Short problem: Copy the following lines verbatim, beginning with the line containing "From the things listed as" and ending after the line containing "which is nearest to point (570, 811)?".

Records provided:
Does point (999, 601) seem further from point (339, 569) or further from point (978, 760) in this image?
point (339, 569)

...

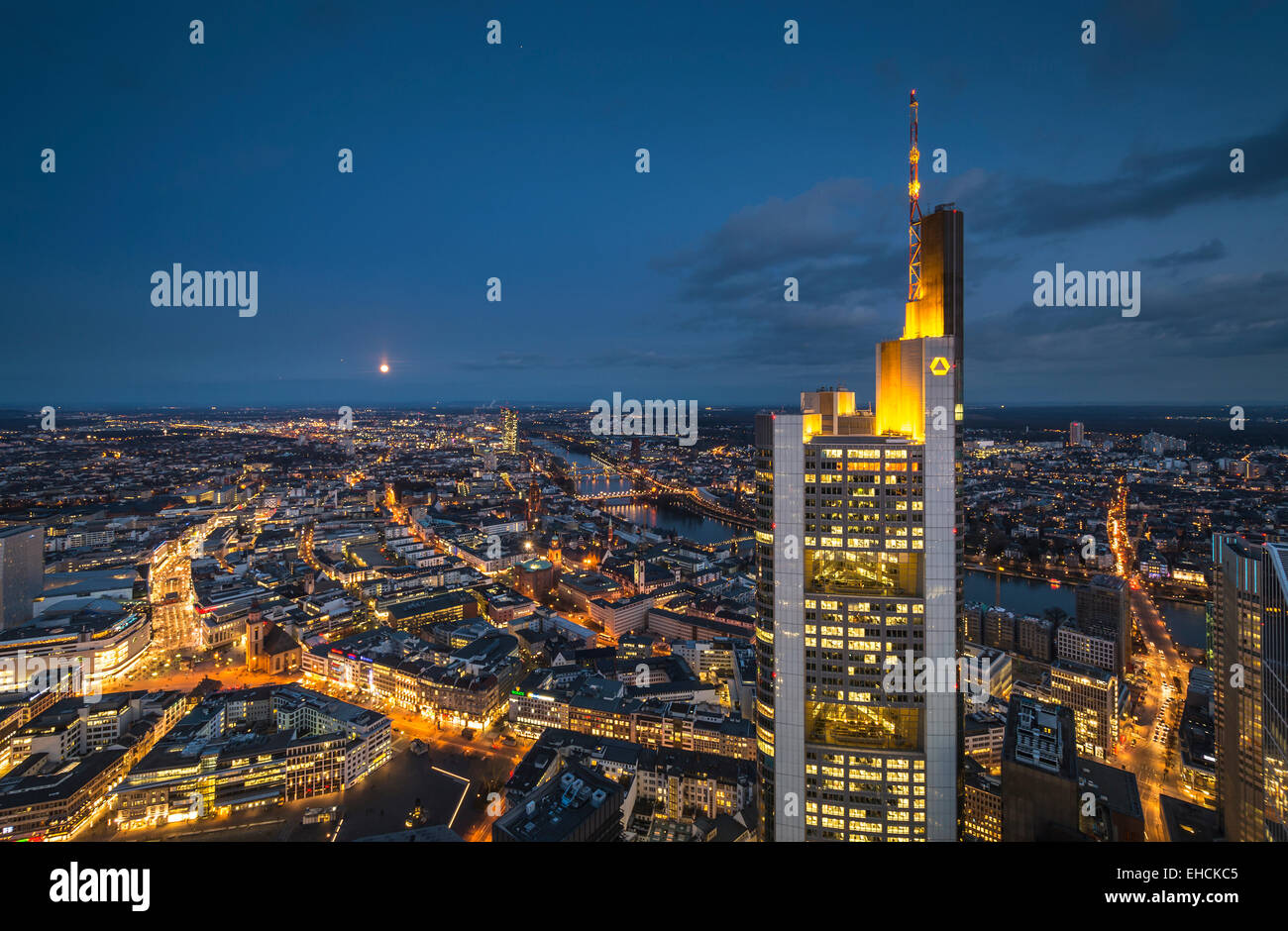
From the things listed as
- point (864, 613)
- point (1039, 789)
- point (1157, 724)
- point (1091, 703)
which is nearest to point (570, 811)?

Correct output:
From the things listed as
- point (864, 613)
- point (1039, 789)
- point (1157, 724)
- point (1091, 703)
which is nearest to point (570, 811)?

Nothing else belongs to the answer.